Greasy. Seriously, I had no idea how much oil the food would be cooked in. It all sloshes around nicely in a wok, but only because it is swimming in oil. Add some sauces and whatever deep fried thing you want and it goes up from there. That said it was tasty. And spicy in places too. Rice comes with a lot of things, though not everything. Rice dishes seemed more common than noodle ones.

International Restaurants

We saw a number of Subway sandwich places, a Wendy’s and even a Chili’s while in Singapore. While I am used to seeing McDonald’s all over the place when traveling the rest surprised me. And yes we indulged. Sometimes travel is about just being happy and if going into a place you remember from high school just to forget that you are on the other end of the world, then so be it.


Um… mostly modern. Skyscrapers abound and new shiny malls with plenty of escalators too. In some parts away from the center of downtown it did feel a bit smaller, but Singapore definitely feels like a big city with big arching architecture.


Excellent. The metro system is nicely air conditioned and perfectly clean (it is Singapore). The tickets were pretty cheap and coming in from the airport we found out that there is a tourist card for about 10SGD a day on average over three days. This made being on the transport great.

The metro lines are fast, but a bit far apart in places. There is a bus system is more extensive, but I had a hard time figuring out which bus went exactly where.

Bayfront Area

Singapore is modern and flashy. It feels like New York city has been slightly theme-parkized and built in Asia. If you want to experience this for yourselves go walk through the Bayfront area. It is dominated by an ENORMOUS Bay Sands hotel that is visible from a lot of downtown (we had a view of it from our place in China Town).

Underneath is a mall to walk through that advertises an indoor skating rink among other things. We needed something to do, so headed out to wander around and stumbled upon it. The coolest thing was the swirling water fountain out front. It swished around and drained into a pool below complete with gondoliers. So maybe it is less like New York and more like Las Vegas, or an odd mix of both. The mall is worth a walk through, but everything seemed so expensive I wouldn’t recommend much else.

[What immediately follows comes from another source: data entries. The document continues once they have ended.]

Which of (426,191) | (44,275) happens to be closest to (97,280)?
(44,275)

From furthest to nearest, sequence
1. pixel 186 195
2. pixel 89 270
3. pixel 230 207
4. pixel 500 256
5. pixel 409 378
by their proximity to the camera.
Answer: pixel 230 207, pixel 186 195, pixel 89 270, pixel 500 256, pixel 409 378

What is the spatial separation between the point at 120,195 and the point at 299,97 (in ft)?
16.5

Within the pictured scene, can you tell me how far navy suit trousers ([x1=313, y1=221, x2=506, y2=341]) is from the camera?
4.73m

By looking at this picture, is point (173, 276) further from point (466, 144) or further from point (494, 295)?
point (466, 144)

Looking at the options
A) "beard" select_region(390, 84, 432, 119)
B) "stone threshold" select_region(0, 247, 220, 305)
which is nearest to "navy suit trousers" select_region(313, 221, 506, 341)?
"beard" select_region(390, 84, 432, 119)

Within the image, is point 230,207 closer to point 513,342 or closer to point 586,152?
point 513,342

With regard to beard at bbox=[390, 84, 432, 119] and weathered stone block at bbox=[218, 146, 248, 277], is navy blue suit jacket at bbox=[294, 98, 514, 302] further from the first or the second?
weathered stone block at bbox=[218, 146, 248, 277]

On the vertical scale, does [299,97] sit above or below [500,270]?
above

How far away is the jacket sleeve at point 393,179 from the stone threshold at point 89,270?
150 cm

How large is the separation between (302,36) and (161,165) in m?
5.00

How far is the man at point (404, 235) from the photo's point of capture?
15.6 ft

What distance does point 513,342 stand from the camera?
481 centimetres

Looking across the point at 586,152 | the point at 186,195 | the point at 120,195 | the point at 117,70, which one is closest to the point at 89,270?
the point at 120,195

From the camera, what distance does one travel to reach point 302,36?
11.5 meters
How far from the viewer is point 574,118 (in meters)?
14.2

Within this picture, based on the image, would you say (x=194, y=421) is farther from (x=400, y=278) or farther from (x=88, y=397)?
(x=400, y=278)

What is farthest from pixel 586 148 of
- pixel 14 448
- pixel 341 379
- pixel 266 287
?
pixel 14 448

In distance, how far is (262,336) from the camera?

The mall is between a large botanical garden and a museum shaped like a giant flower. Across the way is the symbolic Ferris wheel and to get there you go through a artistic spiral bridge. This is kind of a whacky area for the jetlagged traveler, but worth to see that side of the city.


Everything is written in English, Chinese, Hindi (we thought) and Malay. Most of the stores seemed to be English and Chinese and almost everyone we talked to spoke decent enough English to help us.

Why “Asia Lite”?

Ali originally explained Singapore as Asia Lite. I now understand why. It is definitely Asian. The food has those flavors and the bustle of the higher density is there.

It is a cleaner more organized version of it all though. People speak English and traffic is constrained by lights and lane markers. Streets are paved and transport is excellent. Singapore is anything but off the beaten track, but it did give me a good step into what the region was like, although in a slightly theme parkish way.

These are my impressions of the place walking around with jetlag fog and just enjoying being somewhere warm. We didn’t do a whole more than just hanging out down town, but we did hit up the Night Safari.

As a warning though, accommodation is very expensive here. If you stay to the hawker centers though, food is quite cheap to help balance it.